**Available records**:
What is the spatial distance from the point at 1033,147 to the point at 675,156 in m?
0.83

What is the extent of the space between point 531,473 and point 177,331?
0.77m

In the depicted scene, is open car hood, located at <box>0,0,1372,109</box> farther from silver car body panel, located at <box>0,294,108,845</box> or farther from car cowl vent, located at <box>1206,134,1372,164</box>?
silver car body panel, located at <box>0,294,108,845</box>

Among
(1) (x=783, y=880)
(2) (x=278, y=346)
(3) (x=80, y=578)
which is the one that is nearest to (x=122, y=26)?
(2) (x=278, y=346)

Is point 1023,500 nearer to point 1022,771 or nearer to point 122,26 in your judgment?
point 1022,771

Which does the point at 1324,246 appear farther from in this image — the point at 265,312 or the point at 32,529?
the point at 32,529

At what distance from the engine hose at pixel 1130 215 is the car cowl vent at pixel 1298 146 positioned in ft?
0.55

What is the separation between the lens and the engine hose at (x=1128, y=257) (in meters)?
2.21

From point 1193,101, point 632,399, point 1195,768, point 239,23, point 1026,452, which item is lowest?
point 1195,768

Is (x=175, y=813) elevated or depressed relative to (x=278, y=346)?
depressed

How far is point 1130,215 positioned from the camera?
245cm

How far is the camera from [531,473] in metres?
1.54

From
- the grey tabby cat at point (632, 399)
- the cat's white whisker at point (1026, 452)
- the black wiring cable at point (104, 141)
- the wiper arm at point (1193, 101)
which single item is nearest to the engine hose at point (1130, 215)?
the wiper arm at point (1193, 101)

**Exercise details**:
From the material above, copy out every line that contains the word "depressed". Case matters, so only lines with that exact casing should be copied.

**Exercise response**:
Is (x=175, y=813) elevated or depressed relative to (x=278, y=346)?
depressed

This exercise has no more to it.